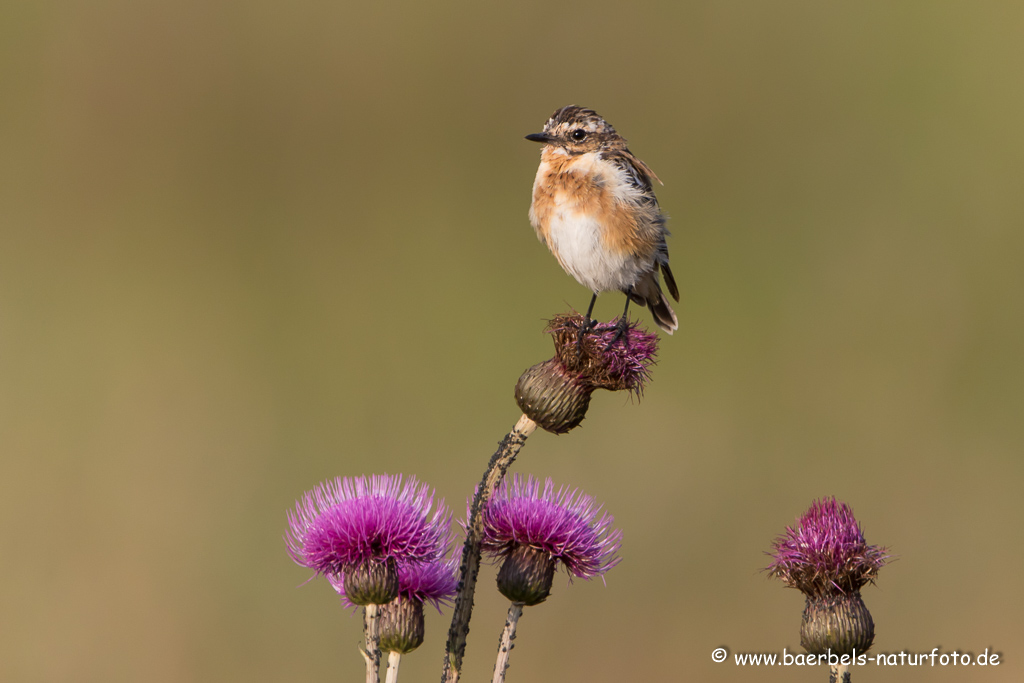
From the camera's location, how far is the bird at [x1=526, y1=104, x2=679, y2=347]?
4.80 metres

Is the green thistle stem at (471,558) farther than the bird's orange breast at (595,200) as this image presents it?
No

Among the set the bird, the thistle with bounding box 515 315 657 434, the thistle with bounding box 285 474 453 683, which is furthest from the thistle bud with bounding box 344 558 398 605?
the bird

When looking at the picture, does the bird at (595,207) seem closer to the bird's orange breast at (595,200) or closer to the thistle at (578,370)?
the bird's orange breast at (595,200)

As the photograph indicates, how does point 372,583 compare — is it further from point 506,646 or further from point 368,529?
point 506,646

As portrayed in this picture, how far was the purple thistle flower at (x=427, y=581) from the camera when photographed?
2.93 metres

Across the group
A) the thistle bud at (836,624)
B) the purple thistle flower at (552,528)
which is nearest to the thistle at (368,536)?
the purple thistle flower at (552,528)

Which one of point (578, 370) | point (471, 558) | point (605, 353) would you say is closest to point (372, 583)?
point (471, 558)

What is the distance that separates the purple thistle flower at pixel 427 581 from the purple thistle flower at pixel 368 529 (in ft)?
0.25

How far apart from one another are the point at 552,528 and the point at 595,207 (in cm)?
218

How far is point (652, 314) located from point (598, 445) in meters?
5.11

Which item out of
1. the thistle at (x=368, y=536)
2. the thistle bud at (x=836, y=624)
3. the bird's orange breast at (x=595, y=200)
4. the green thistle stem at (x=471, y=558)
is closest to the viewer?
the green thistle stem at (x=471, y=558)

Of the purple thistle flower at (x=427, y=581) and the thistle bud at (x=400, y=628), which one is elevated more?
the purple thistle flower at (x=427, y=581)

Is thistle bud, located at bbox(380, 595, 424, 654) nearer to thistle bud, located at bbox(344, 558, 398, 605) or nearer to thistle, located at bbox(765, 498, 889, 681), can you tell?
thistle bud, located at bbox(344, 558, 398, 605)

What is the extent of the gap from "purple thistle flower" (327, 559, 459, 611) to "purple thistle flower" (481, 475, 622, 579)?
0.50ft
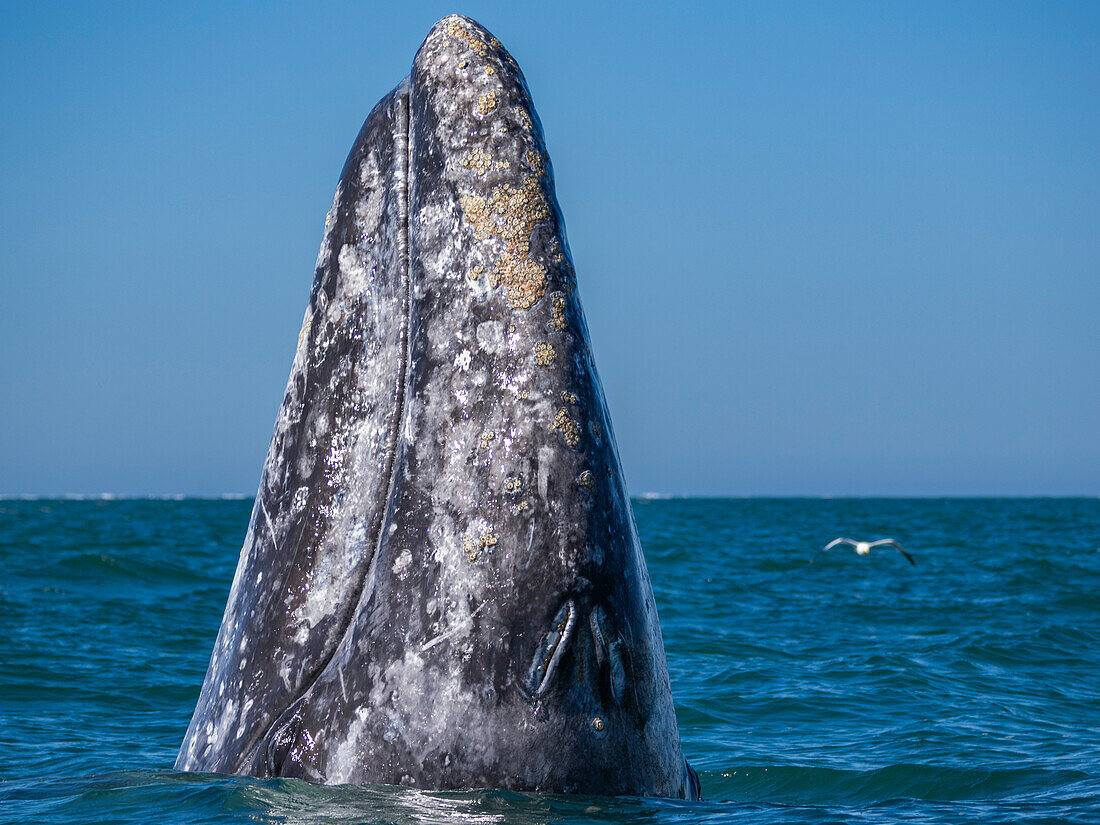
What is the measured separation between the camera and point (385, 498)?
3416 millimetres

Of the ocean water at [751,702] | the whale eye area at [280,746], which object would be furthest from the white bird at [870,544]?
the whale eye area at [280,746]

============

The exercise: Please repeat the part of the data that opens with the line containing "What is the extent" and closes at the end of the data, switching "separation" to "distance" and keeping everything else the same. Leave the pictures out of your answer.

Complete answer:
What is the extent of the gap from "purple thistle flower" (327, 559, 459, 611) to "purple thistle flower" (481, 475, 622, 579)?
0.50ft
What is the measured distance between the camera and point (385, 498)?
3416 millimetres

Of the ocean water at [751,702] | the whale eye area at [280,746], which object would be furthest from the white bird at [870,544]?
the whale eye area at [280,746]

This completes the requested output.